▶ [Work to do] Retype the entries exactly, starting at the very beginning and ending at the line that contains "179L197 163H192L181 152L159", with both of those lines included.

▶ [Data extract]
##############################

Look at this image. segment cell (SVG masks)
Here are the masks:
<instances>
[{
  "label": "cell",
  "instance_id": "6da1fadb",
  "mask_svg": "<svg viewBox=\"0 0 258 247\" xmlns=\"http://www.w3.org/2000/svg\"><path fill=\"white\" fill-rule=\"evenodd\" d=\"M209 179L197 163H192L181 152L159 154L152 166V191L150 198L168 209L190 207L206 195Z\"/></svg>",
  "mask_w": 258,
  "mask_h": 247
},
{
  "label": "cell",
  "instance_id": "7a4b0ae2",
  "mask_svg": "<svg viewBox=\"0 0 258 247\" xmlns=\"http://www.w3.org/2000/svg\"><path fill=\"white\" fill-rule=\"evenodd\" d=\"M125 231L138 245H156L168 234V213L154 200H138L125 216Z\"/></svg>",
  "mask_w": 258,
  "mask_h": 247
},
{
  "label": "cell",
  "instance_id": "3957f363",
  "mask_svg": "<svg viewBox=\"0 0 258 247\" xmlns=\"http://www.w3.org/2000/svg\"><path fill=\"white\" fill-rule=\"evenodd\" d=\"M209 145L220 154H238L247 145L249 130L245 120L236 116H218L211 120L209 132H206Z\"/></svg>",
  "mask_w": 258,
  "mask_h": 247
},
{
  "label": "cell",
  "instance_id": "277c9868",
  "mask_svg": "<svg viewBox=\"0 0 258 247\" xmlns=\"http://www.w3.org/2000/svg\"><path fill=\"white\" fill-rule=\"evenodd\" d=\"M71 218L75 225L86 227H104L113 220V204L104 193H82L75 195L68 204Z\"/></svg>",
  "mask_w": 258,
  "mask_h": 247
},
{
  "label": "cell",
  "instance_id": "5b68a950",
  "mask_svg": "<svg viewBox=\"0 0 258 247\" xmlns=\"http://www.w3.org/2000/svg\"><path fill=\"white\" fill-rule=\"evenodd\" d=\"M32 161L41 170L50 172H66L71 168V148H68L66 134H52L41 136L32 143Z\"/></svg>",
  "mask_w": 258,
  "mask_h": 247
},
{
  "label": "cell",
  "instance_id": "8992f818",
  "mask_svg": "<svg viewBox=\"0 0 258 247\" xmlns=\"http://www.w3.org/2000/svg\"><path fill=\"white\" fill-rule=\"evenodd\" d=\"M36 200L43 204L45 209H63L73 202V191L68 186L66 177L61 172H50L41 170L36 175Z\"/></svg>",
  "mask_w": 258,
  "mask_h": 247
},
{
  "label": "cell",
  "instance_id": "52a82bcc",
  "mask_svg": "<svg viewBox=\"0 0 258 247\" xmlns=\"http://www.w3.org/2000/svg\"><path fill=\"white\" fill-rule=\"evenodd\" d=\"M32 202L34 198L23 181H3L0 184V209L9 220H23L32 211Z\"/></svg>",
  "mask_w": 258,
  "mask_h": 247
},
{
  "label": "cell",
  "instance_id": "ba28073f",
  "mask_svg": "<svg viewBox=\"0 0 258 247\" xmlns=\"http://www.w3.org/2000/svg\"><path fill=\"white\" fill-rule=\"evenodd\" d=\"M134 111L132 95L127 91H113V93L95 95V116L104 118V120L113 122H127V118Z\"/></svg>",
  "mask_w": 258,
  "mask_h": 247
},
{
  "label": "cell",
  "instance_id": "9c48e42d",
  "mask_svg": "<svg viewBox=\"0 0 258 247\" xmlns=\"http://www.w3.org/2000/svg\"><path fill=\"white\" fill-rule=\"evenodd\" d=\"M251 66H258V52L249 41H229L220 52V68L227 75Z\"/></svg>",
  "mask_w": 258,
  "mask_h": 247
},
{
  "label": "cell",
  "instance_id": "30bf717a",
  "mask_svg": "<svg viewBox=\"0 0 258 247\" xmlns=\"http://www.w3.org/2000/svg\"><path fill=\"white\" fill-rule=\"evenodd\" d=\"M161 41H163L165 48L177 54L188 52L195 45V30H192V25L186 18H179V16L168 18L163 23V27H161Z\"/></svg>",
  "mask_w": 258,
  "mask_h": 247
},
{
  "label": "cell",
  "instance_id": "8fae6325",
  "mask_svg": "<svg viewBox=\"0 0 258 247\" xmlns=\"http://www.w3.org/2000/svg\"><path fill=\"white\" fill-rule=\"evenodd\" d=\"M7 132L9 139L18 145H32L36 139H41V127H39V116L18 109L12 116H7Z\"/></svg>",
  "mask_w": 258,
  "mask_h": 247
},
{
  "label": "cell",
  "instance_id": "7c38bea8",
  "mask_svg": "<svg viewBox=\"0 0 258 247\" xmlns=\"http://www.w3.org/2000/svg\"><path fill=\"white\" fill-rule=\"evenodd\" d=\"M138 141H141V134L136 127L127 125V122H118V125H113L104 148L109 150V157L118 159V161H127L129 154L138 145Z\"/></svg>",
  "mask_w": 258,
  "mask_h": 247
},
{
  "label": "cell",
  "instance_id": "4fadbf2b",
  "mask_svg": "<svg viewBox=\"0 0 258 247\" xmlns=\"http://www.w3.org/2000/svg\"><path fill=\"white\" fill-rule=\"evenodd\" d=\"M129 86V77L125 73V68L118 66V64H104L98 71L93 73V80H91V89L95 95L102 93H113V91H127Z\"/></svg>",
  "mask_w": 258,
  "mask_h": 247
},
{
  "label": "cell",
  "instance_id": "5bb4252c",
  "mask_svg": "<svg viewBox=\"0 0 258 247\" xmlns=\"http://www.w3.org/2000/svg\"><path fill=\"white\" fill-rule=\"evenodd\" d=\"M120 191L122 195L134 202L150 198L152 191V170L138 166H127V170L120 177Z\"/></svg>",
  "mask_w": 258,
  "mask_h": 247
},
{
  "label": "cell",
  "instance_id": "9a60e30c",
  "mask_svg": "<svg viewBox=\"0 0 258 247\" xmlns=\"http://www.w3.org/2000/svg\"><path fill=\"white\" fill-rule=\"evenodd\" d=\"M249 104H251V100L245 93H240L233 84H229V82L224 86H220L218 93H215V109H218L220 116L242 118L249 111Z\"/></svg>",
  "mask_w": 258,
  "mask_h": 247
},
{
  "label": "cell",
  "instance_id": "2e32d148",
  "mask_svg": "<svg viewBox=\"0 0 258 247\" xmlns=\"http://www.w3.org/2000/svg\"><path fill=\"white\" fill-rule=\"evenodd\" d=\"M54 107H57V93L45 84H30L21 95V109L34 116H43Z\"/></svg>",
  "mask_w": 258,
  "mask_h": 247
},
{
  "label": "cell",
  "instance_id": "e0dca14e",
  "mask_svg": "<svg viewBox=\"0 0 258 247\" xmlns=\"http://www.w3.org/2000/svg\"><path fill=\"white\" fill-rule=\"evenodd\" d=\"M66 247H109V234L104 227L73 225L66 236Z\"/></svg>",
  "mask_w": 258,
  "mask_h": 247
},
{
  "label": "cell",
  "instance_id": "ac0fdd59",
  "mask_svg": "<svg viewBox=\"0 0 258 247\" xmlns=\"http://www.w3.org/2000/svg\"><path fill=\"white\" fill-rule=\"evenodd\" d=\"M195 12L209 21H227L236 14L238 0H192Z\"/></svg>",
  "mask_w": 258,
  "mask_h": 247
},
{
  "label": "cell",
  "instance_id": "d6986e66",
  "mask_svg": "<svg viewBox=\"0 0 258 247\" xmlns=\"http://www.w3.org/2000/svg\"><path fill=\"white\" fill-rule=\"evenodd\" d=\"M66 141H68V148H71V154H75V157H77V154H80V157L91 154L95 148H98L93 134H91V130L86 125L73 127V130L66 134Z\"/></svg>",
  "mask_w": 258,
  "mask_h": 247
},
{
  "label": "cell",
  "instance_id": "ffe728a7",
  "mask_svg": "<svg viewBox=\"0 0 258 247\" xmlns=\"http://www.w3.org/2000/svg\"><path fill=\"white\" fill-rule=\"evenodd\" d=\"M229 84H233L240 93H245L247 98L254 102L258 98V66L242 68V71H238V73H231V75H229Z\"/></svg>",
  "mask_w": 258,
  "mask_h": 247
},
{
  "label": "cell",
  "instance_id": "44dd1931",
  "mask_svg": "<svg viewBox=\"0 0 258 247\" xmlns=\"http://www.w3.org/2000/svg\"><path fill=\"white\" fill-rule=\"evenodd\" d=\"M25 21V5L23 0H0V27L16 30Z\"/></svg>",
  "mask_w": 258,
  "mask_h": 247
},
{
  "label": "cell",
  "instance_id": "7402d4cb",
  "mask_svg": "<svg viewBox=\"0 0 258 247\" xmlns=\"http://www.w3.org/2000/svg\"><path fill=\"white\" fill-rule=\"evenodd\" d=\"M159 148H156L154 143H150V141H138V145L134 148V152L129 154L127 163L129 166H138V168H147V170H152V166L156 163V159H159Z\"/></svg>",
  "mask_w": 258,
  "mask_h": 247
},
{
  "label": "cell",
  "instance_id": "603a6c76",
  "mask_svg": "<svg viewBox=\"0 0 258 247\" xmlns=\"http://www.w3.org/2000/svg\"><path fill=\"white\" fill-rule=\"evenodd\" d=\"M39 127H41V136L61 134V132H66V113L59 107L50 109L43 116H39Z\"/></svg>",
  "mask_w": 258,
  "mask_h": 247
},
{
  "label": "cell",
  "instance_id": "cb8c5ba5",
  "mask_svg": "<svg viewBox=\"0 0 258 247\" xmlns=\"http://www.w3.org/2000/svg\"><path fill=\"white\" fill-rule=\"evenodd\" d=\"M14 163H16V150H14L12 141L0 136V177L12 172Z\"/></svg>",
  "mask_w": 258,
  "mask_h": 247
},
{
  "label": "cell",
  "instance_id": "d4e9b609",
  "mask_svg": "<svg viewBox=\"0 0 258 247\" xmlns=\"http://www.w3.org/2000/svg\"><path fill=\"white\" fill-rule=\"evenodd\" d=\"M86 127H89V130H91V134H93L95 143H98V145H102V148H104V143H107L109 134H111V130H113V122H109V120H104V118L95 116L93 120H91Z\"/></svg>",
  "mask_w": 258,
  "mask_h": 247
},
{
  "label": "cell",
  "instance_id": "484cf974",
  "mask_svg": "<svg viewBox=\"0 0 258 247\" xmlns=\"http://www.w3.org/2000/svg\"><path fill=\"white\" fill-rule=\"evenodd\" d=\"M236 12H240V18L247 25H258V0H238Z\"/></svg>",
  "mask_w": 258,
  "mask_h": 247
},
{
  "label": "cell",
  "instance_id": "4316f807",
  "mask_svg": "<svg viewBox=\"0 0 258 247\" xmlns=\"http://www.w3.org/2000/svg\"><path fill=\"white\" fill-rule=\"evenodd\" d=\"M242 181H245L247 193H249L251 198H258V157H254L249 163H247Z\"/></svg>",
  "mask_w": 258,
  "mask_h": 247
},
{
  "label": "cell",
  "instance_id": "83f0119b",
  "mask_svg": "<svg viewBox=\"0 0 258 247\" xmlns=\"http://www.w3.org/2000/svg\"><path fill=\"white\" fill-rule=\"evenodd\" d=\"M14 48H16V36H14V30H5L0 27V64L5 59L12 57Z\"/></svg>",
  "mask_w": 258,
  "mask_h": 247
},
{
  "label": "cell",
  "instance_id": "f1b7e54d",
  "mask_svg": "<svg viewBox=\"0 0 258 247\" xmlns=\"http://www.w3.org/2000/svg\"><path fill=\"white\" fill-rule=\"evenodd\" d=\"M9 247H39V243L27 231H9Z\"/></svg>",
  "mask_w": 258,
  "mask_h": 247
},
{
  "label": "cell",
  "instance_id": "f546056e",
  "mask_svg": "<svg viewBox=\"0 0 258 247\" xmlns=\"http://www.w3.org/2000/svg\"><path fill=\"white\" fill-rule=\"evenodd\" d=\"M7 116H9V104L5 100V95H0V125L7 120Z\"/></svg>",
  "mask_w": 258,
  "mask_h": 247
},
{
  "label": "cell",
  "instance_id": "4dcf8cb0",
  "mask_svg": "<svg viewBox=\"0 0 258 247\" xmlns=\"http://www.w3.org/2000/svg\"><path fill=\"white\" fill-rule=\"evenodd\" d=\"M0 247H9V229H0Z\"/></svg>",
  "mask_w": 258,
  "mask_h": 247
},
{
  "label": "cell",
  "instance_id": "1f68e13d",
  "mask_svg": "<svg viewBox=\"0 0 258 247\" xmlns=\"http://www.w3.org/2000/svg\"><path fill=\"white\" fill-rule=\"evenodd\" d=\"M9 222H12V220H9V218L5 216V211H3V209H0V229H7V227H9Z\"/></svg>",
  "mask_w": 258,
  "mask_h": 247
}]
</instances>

##############################

▶ [Correct response]
Look at this image. segment cell (SVG masks)
Here are the masks:
<instances>
[{
  "label": "cell",
  "instance_id": "6da1fadb",
  "mask_svg": "<svg viewBox=\"0 0 258 247\" xmlns=\"http://www.w3.org/2000/svg\"><path fill=\"white\" fill-rule=\"evenodd\" d=\"M209 179L197 163H192L181 152L159 154L152 166V191L150 198L168 209L190 207L206 195Z\"/></svg>",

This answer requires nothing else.